Problem set |
[1] In the article on Danialle Karmanos's yoga charity, how many kids has she brought yoga to since the charity became a nonprofit in 2008?
[2] Update the article on Danialle Karmanos's yoga charity from "A resident of" up to and including "on today's children.", swapping "kids" for "children".
[3] Based on the article on Danialle Karmanos's yoga charity, answer yes or no to each statement and quote the words that decide it. (a) Karmanos started her charity in 2005. (b) Each session of the program lasts 12 weeks. (c) More than half of the students said they now practice yoga at home.

Text shown |
####

DETROIT -- She may be married to one of Michigan's wealthiest businssmen, but Danialle Karmanos isn't content with simply writing checks to charities.
So when she kept reading more about childhood obesity in the newspaper every morning without seeing good solutions, Karmanos decided to come up with her own.
A resident of Detroit suburb of Bloomfield Hills and wife of Compuware Corporation founder and Carolina Hurricanes owner Peter Karmanos, she started her charity, Danialle Karmanos' Work It Out (DKWIO), in 2005. Since it became a nonprofit in 2008, she's brought the practice of yoga to 3,000 kids living in Detroit and neighboring cities like Hamtramck and Highland Park.
"We all have things that really resonate with us," Karmanos, 40, tells The Huffington Post. "For me, it's anything with kids who don't have an opportunity or are deprived of the experiences they deserve. More often, that's kids in the inner city."
A yoga lover, runner and health nut, Karmanos knew that childhood obesity can lead to diabetes, heart disease and even preventable cancers -- as well as the health care costs our society must incur if those diseases take their toll on today's children.
"This isn't their fault," she says. "They don't know that there are healthy options. They don't how to eat healthy. They don't have a fair shot and we don't equip them with the resources to make healthy choices."
During the school year, Karmanos and DKWIO Executive Director Laura Mackiewicz bring volunteer yoga teachers in to teach the Work It Out program as part of the school day in Detroit. "We typically work with the gym teachers as a supplement to the physical ed program," Mackiewicz tells The Huffington Post. At one Detroit elementary school that can't afford to teach physical education, students in grades three to five now have an outlet for their energy and a respite from their desks.
Karmanos thought it was odd at first that the yoga practice they created for elementary school kids resonated so much with their students.
"It actually wasn't a fluke at all," she remembers realizing. "We were giving kids who live in tremendously stressful circumstances the opportunity to be still in a safe environment. A safe environment with an expert who cares about them, and giving them the tools to feel good about themselves."
They aren't just learning how to stretch. The Work It Out program encompasses healthy eating and breathing exercises to help kids learn how to deal with anger and anxiety.
An evidence-based report from the Wayne State University Center for School Health on DWKIO released this year illustrates how the program has impacted students' lives -- kids actually respond to learning about wellness and healthy living.
Because of the DKWIO program, 69 percent of students said they changed their food choices or tried new healthy foods. More than half said they now practice yoga at home. A majority of students also said they think yoga is fun and learned how to concentrate better in the classroom. Almost three-quarters of these kids said that, when life becomes stressful, they use the breathing exercises they learned to help themselves stay calm.
It costs almost nothing to practice yoga, which means kids can keep up the exercises they've learned after each 10-week session ends. Many times, they teach their siblings, parents and friends what they learned, the study found. It's small choices that seem to resonate most with the young kids in DKWIO, like choosing a water over a soda, or eating a protein instead of a sugary snack. It teaches her students to have agency over the way they feel and what they put in their bodies.
"I'm very very mindful that a lot of kids that we're working with don't have a lot of opportunities. Many of their meals come from drive-thru restaurants," she says. "We're extremely mindful of never, ever judging their circumstances or their situation. I believe most parents -- I'd like to say all, but -- most parents are doing the best that they can."
It's a message that Karmanos lives in her own life -- one spent chasing her four boys, jogging, running her own nonprofit, and doing volunteer work, which includes serving on several charitable boards. Sometimes, that crucial hour alone to pose and meditate is needed, she says.
"Everyone understands I just need that hour to check out and quiet my mind," she says.
Karmanos recently began letting her four-year-old son try yoga with her, although she cautions that what works for her family won't necessarily translate to every home.
"Kids learn by example," she says. "Whatever your passion is, whatever your activity is, I think it's so important for kids to actively see adults taking care of themselves. Whether it's doing yoga or making healthy food choices or going for a walk, doing something to take care of your body. When kids see adults making healthy choices, they want to make healthy choices."
"Regardless of your circumstances, regardless of how you were raised or where you came from or your demographic or your gender," Karmanos says, "we all want to feel good."

####

Source information |
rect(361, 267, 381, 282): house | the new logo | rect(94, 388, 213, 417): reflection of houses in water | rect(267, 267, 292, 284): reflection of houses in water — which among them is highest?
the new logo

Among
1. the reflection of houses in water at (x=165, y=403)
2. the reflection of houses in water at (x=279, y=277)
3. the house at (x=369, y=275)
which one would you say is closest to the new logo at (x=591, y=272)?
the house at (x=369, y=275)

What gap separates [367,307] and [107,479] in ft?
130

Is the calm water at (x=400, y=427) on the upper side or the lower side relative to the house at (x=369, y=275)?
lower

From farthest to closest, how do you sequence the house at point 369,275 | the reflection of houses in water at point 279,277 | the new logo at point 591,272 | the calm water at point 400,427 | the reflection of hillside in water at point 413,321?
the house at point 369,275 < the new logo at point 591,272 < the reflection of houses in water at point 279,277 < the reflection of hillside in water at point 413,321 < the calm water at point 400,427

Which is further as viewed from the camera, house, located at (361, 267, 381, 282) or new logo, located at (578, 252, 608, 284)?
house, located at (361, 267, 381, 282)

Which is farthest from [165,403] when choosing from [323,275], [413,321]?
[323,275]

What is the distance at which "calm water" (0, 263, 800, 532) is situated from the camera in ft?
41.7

####

Task solutions |
[1] 3,000 kids

[2]
A resident of Detroit suburb of Bloomfield Hills and wife of Compuware Corporation founder and Carolina Hurricanes owner Peter Karmanos, she started her charity, Danialle Karmanos' Work It Out (DKWIO), in 2005. Since it became a nonprofit in 2008, she's brought the practice of yoga to 3,000 children living in Detroit and neighboring cities like Hamtramck and Highland Park.
"We all have things that really resonate with us," Karmanos, 40, tells The Huffington Post. "For me, it's anything with children who don't have an opportunity or are deprived of the experiences they deserve. More often, that's children in the inner city."
A yoga lover, runner and health nut, Karmanos knew that childhood obesity can lead to diabetes, heart disease and even preventable cancers -- as well as the health care costs our society must incur if those diseases take their toll on today's children.

[3]
(a) Yes: "she started her charity, Danialle Karmanos' Work It Out (DKWIO), in 2005."
(b) No: "after each 10-week session ends."
(c) Yes: "More than half said they now practice yoga at home."